Life is like an acid ball.
Many people in today’s world feel overwhelmed with the complexities and stresses that seem to invade their lives. Some feel they’ve reached that insurmountable wall, and give up on life. Others manage to look beyond immediate problems and see ways to turn negatives into positives.
A good analogy is a huge acid ball, designed and constructed by the Boise Cascade paper mill in Salem, Oregon. It’s a 10-ton tank, with a diameter of 26 feet. Its purpose was to hold acids used in cooking wood chips into pulp.
But in time, the company abandoned the cumbersome tank. It was stored away for years. Finally the ugly and deteriorating ball was scheduled for demolition. Then something very interesting happened.

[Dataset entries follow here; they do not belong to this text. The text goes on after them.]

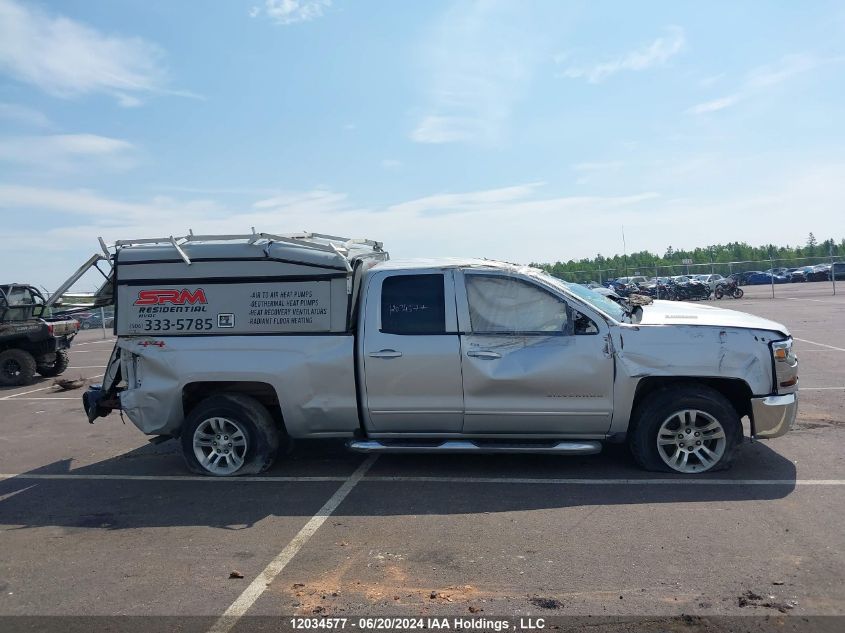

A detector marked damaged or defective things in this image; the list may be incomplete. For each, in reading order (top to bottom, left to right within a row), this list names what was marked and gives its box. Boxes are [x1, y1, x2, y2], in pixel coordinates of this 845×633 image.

damaged silver truck [79, 232, 796, 474]
crumpled front bumper [752, 392, 796, 436]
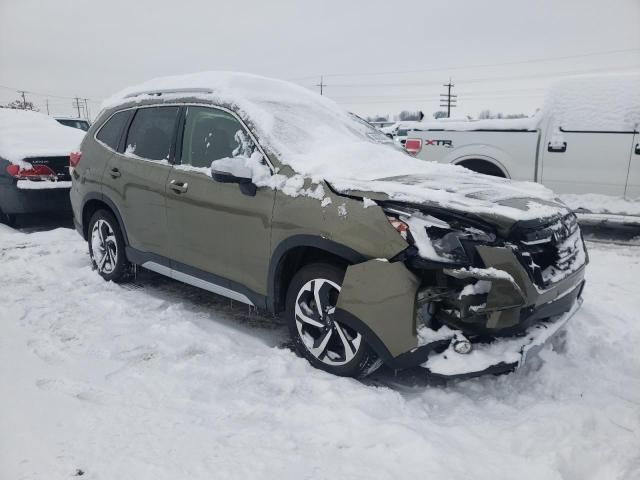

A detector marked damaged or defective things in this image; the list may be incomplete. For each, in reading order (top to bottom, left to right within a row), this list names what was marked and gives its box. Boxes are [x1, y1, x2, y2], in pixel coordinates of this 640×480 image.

broken headlight housing [384, 208, 496, 264]
damaged front end [336, 201, 592, 376]
cracked bumper piece [422, 296, 584, 378]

When a group of citizens learned of its planned destruction, they rallied to its defense. The group, headed by former Salem mayor Roger Gertenrich, came up with a highly creative idea to recycle and convert the eyesore acid ball into an artistically embellished globe where school kids could see and marvel at the great world in which they live. It’s now standing tall and proud in Salem’s Riverfront Park — a world of cartographic icons, 200 of them, strategically positioned to help onlookers learn more about their world.
In many cases, kids see for the first time the positioning of the world’s nations, islands and oceans, and their relationship to each other, as they gaze at this fantastic creation. It now has the classy name of Eco-Earth.
It all happened when a group of visionary citizens saw a great artistic and educational opportunity in an ugly acid ball set for demolition.
Like that ugly old once-doomed acid ball, people can rise from their despair and frustration and reshape their lives into one of beauty and productivity, making a positive contribution to fellow travelers down the road of life.